Start of SUPPLIED TEXT

Mr Justice George Birmingham granted the group protection of the court on 30 December by appointing chartered accountant Neil Hughes as interim examiner. Hughes’ appointment has since been confirmed. He now has up to 100 days to come up with a scheme of arrangement with the company’s creditors, which if approved by the High Court, will allow the firm to continue trading as a going concern.

Despite the recessionary climate, Fallon & Byrne still recorded an annual sales turnover of over €8 million at its restaurant and gourmet food hall in Dublin’s Exchequer Street.

However the court heard a family member who looked after the company accounts misappropriated company funds of more than €220,000 over several years.

The unnamed family member responsible had suffered a psychological breakdown and was no longer employed by the group, the court was told. She was unable to compensate the business.

Representing the company, barrister Gary McCarthy said the Revenue Commissioners had served a petition to wind up the company but the directors felt strongly that it could survive under examinership.

McCarthy said the group’s problems arose mainly from the directors Paul Byrne and Fiona McHugh’s decision to concentrate on front-of-house duties while leaving financial administration to an under-qualified bookkeeper member of Byrne’s family.

Unknown to the directors, substantial arrears of taxes in the region of €840,000 had been allowed to build up despite relevant returns having been made to the Revenue Commissioners.

McCarthy said the ability of the financial administrator to mask such a significant tax liability from the directors was a fundamental weakness in the systems the directors had established when the company began in 2006.

Fallon & Byrne had called in Delaney, Locke and Thorpe (DLT) accountants to represent it during an audit and discovered a number of inaccuracies and discrepancies in record keeping, McCarthy continued.

Yet he said DLT accountants believed that, given the protection of the court from its main and other creditors, the company could succeed again and was currently trading far above its breakeven turnover figure of €8 million, and already possessed a strong order book for 2012.

End of SUPPLIED TEXT
Start of DATA FOR REVIEW

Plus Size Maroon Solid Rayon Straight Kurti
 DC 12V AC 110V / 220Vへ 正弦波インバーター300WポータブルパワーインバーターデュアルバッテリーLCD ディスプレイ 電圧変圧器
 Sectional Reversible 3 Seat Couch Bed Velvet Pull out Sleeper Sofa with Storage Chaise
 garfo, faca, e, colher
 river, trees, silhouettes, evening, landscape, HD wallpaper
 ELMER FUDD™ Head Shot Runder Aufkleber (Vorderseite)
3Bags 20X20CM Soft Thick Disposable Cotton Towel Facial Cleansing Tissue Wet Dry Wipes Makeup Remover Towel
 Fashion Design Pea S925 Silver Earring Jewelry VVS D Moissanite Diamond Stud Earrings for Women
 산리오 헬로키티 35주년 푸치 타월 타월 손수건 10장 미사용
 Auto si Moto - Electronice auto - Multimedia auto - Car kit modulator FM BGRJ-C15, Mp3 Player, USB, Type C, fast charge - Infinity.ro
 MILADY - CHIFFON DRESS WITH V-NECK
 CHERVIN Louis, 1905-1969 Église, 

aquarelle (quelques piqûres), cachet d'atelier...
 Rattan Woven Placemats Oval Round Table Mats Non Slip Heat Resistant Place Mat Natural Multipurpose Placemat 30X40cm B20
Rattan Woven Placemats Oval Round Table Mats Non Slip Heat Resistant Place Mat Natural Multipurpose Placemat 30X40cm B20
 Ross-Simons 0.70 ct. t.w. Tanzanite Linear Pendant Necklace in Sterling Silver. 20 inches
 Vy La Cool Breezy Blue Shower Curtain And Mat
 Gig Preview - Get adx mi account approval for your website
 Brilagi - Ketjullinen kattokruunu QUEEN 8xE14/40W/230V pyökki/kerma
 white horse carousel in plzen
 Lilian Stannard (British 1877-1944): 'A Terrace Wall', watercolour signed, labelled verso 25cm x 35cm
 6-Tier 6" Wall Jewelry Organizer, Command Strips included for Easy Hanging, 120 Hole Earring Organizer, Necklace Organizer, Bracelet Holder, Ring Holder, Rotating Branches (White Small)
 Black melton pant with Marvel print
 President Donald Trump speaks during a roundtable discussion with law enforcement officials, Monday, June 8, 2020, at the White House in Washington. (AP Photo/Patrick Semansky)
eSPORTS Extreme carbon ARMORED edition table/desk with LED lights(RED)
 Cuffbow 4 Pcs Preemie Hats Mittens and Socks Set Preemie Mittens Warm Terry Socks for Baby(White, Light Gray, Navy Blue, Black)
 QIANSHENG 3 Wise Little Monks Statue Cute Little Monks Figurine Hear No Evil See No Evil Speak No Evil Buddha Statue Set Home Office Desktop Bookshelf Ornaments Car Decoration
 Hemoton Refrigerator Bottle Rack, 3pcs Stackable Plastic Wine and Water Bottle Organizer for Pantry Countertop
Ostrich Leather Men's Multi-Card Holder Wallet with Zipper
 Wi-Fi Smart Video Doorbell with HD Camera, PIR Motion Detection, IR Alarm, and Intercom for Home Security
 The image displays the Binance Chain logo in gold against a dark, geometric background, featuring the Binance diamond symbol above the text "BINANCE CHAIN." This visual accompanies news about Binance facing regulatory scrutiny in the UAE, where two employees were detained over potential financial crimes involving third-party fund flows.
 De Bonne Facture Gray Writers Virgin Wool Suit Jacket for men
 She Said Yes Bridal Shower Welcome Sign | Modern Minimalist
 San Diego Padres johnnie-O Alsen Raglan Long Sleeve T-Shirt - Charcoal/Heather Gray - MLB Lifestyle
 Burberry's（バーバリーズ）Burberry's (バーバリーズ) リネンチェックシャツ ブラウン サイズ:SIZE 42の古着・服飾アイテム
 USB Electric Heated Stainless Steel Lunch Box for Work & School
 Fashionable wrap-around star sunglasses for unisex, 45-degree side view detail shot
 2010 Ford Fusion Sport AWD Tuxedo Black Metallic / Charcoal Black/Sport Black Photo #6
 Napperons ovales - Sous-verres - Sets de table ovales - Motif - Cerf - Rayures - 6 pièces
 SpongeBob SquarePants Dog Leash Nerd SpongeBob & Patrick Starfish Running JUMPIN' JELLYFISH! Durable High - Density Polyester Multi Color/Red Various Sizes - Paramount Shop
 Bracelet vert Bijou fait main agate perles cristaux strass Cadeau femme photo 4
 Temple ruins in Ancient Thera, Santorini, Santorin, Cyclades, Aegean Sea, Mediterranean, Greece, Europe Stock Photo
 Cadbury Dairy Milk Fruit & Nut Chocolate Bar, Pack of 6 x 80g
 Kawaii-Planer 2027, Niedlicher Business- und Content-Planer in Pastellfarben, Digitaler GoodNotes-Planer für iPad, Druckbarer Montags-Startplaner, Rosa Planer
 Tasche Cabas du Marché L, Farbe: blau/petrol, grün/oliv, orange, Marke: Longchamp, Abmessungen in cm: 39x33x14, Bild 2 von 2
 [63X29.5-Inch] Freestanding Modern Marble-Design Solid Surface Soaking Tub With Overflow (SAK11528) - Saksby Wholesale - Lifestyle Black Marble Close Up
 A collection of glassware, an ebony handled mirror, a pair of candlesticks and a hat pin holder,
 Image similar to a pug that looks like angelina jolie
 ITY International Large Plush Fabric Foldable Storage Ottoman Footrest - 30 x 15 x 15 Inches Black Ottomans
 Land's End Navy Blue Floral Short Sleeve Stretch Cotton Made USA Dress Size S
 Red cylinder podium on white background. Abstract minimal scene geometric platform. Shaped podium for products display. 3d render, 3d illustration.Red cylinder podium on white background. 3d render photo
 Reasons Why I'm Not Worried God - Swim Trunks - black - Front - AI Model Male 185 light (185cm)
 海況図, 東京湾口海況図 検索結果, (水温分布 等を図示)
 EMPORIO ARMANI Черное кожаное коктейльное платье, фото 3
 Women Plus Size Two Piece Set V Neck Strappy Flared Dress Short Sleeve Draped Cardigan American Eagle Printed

End of DATA FOR REVIEW

* WHAT THE TASK ASKS: Copy out everything from "The unnamed family" down to "compensate the business." in the Fallon & Byrne article, swapping "business" for "firm".

* RESULT:
The unnamed family member responsible had suffered a psychological breakdown and was no longer employed by the group, the court was told. She was unable to compensate the firm.